BC came out flying in the first period, dominating puck possession. It took nearly eight minutes of game action for the Huskies to record their first shot on goal, but they made it count.

With the Huskies breaking out of the defensive zone, Adam Reid found sophomore transfer Torin Snyderman along the left wing. Snyderman fluttered a seemingly innocent shot to net, but it slipped under the left pad of Brian Billett and trickled over the line to give the Huskies an early edge.

“I went to the net hoping I could get bounce and got lucky,” Snyderman said.

It didn’t take long for BC to respond, however. Three minutes later, the Eagles caught the Huskies in the middle of a line change and had a two-on-one transition rush led by Kevin Hayes. Delaying with the puck, Hayes waited for Matt Benning (the lone man back) to commit before sliding it across to Ryan Fitzgerald for the finish, knotting the score at one.

Witt faced a barrage of BC pressure in the second period, including a stuff-in try at the side of the net from Kevin Hayes that was denied with Witt’s outstretched left leg. Ultimately, BC fed 16 shots on goal in the period, but Witt (36 saves) managed to hold the fort.

On the other side, to the credit of Billett (31 saves), he calmly stopped several NU breakaways, as the Huskies employed a cherry-picker at the blue line throughout the game.

The biggest test of the night for Billett came on a single-handed, end-to-end rush from Reid. At the midway point of the second period and with all five BC skaters crowded below the faceoff dots in the offensive zone, a blocked shot gave Reid the entire sheet of ice to himself, but Billett stepped into Reid’s shooting path and blocked the top-shelf try.

The game appeared deadlocked, but the offensive floodgates opened in the third period. At 2:29 into the frame, a giveaway to Kevin Roy allowed him to feed the puck ahead to a streaking Mike Szmatula, who pocketed the quick wrister to give the Huskies a 2-1 lead.

At 6:22, it was Colton Saucerman whose shot got tipped by Brendan Silk’s stick on defense and floated in the air into the back of the net. A minute later, a holding penalty on Bill Arnold seemed to signal the game was unraveling for the Eagles.

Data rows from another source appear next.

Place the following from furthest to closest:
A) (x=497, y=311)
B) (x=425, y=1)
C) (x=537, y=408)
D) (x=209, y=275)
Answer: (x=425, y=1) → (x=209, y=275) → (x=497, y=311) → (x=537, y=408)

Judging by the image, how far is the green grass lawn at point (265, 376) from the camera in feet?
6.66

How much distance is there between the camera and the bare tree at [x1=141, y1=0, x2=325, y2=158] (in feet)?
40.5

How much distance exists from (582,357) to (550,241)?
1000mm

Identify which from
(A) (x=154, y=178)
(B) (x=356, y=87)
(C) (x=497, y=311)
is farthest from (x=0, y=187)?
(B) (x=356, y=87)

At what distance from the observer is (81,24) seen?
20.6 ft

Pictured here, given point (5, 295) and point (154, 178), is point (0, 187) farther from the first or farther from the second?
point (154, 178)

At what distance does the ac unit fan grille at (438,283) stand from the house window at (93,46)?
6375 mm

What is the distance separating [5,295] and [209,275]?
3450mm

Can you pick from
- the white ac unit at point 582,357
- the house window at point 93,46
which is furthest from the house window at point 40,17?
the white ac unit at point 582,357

However, the BC penalty kill, which had been aggressive all night on the blue line, sparked a comeback that would wipe the lead away in short order. At 7:50 and with NU scrambling to cover the defensive zone on a BC rush, Michael Matheson swung the puck across to Patrick Brown, who knocked it in to make it 3-2.

“We kill pretty aggressively all the time,” Brown said. “But being down a few goals made it all that more important to rush up ice.”

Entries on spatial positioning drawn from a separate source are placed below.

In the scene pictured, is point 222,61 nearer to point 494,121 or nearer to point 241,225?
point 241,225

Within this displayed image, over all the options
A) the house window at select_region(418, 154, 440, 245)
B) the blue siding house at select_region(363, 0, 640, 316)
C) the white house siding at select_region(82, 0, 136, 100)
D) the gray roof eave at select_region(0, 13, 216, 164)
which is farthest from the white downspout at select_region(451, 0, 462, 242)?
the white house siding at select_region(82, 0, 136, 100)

“We didn’t adjust well enough to kick the puck down lower sooner,” Northeastern coach Madigan recalled about the power play. “They jumped us.”

Capping the comeback was an incredible goal from Johnny Gaudreau at 12:51, as he netted his sixth of the year on a shot from below the goal line. While he was being pursued on a rush, Gaudreau seemed to take himself out of an angle by delaying, but he fired it off of the back of Witt’s left leg and into the net, stunning the sellout crowd of 4,746 and tying the score three.

Brown remarked later that few players have the presence of mind to make that decision.

“He sees the ice better than any player I’ve ever played with. It’s pretty cool,” Brown said.

Without a response from the Huskies, the game went to overtime. Just 1:36 into the extra period, Patrick Brown circled the net to the right circle and fired a shot. The first attempt was blocked, the second attempt got through, and after Witt kicked a rebound into space, Gilmour pounced, claiming his first career goal, receiving a mob of his teammates seconds later.

“I thought we were in a good rhythm and were playing well; we gave them a short-handed goal and another where [Clay] didn’t get to the post quick enough,” Madigan said. “They just take advantage of those opportunities.”

With a shortened conference schedule this season, this was potentially the last meeting between these two squads, barring a matchup in the Beanpot tournament in February.